→ **Task requirements**:
Rewrite every entry below with "domed tomb building" changed to "domed mausoleum" and everything else kept the same, leaving out the pictures.

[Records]

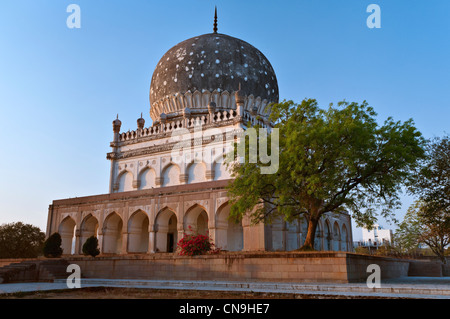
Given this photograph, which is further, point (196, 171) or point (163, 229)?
point (196, 171)

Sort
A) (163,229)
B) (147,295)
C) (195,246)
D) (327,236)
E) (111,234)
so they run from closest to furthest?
(147,295) < (195,246) < (163,229) < (111,234) < (327,236)

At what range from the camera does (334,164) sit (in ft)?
39.0

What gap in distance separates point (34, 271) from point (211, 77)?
1478 centimetres

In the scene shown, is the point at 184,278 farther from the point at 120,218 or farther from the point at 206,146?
the point at 206,146

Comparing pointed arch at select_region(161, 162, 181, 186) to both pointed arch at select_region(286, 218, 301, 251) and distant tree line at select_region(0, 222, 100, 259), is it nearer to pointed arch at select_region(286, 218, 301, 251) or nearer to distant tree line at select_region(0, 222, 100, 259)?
pointed arch at select_region(286, 218, 301, 251)

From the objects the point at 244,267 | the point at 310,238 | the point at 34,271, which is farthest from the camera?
the point at 34,271

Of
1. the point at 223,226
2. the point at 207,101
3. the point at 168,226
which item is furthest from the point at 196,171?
the point at 223,226

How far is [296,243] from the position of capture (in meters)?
16.6

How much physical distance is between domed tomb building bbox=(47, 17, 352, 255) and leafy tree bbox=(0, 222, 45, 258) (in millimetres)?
4849

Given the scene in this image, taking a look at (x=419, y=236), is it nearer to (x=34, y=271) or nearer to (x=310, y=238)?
(x=310, y=238)

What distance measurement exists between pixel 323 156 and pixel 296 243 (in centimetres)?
615
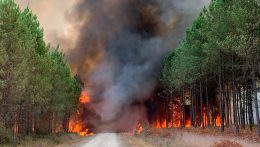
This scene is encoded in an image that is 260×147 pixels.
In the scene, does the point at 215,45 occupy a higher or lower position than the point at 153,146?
higher

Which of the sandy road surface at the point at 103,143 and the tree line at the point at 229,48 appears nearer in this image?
the tree line at the point at 229,48

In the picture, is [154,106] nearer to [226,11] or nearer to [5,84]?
[226,11]

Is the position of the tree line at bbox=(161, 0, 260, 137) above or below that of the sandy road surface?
above

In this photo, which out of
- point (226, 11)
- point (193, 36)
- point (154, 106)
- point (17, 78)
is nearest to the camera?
point (17, 78)

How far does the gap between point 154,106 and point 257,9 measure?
7018 cm

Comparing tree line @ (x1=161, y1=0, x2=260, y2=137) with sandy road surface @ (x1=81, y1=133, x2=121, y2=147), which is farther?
sandy road surface @ (x1=81, y1=133, x2=121, y2=147)

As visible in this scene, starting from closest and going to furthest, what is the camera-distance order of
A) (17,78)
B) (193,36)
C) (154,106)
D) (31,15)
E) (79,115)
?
(17,78) → (31,15) → (193,36) → (154,106) → (79,115)

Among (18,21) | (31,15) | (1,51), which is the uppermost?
(31,15)

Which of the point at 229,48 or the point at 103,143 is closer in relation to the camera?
the point at 229,48

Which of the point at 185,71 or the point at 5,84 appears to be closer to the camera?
the point at 5,84

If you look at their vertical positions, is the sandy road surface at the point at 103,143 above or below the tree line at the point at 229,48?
below

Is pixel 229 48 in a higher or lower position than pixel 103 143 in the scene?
higher

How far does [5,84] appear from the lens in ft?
102

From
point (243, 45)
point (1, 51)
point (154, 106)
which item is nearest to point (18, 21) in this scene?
point (1, 51)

→ **Result of the task**:
Given this photograph, which is further, point (196, 171) or point (163, 229)?
point (196, 171)

Sort
A) (163,229)
B) (147,295)
C) (195,246)
D) (327,236)
E) (111,234)
so they run from closest to furthest?
(147,295) < (195,246) < (163,229) < (111,234) < (327,236)

At what range from the camera does (334,164) sit (in ft)?
39.0

What gap in distance separates point (34, 271) from point (211, 77)?
1478 centimetres

In the scene shown, is the point at 184,278 farther from the point at 120,218 or farther from the point at 206,146?
the point at 206,146

Comparing pointed arch at select_region(161, 162, 181, 186) to both pointed arch at select_region(286, 218, 301, 251) and distant tree line at select_region(0, 222, 100, 259), is it nearer to pointed arch at select_region(286, 218, 301, 251) or nearer to distant tree line at select_region(0, 222, 100, 259)?
pointed arch at select_region(286, 218, 301, 251)

From the objects the point at 244,267 | the point at 310,238 | the point at 34,271, which is farthest from the camera?
the point at 34,271

Of
1. the point at 223,226
2. the point at 207,101
3. the point at 168,226
which item is furthest from the point at 196,171?
the point at 223,226

How far is [296,243] from the position of capture (in meters)?
16.6

How much physical distance is between domed mausoleum bbox=(47, 17, 352, 255) and leafy tree bbox=(0, 222, 45, 258) (in millimetres)?
4849

Given the scene in this image, taking a look at (x=419, y=236), is it nearer to (x=34, y=271) or nearer to (x=310, y=238)?
(x=310, y=238)

What distance measurement exists between pixel 323 156 and pixel 296 243 (in centimetres)?
615
This scene is encoded in an image that is 260×147 pixels.
In the scene, does the point at 215,45 occupy a higher or lower position than the point at 153,146?
higher

Which of the sandy road surface at the point at 103,143 and the tree line at the point at 229,48 appears nearer in this image?
the tree line at the point at 229,48

In the picture, is [154,106] nearer to [226,11] or nearer to [5,84]?
[226,11]

Is the position of the tree line at bbox=(161, 0, 260, 137) above or below that of the sandy road surface?
above

In this photo, which out of
- point (226, 11)
- point (193, 36)
- point (154, 106)
- point (17, 78)
is nearest to the camera?
point (17, 78)

How far does the gap between point 154,106 and point 257,9 measure?
7018 cm

Comparing tree line @ (x1=161, y1=0, x2=260, y2=137) with sandy road surface @ (x1=81, y1=133, x2=121, y2=147), which is farther?
sandy road surface @ (x1=81, y1=133, x2=121, y2=147)

As visible in this scene, starting from closest and going to furthest, what is the camera-distance order of
A) (17,78)
B) (193,36)
C) (154,106)
D) (31,15)
E) (79,115)
?
(17,78) → (31,15) → (193,36) → (154,106) → (79,115)

Among (18,21) | (31,15) | (1,51), which is the uppermost?
(31,15)

Which of the point at 229,48 or the point at 103,143 is closer in relation to the camera?
the point at 229,48

Which of the point at 185,71 or the point at 5,84 appears to be closer to the camera?
the point at 5,84

If you look at their vertical positions, is the sandy road surface at the point at 103,143 above or below the tree line at the point at 229,48?
below

Is pixel 229 48 in a higher or lower position than pixel 103 143 in the scene?
higher

How far does [5,84] appear from the lens in ft?
102

From
point (243, 45)
point (1, 51)
point (154, 106)
which item is nearest to point (18, 21) in this scene?
point (1, 51)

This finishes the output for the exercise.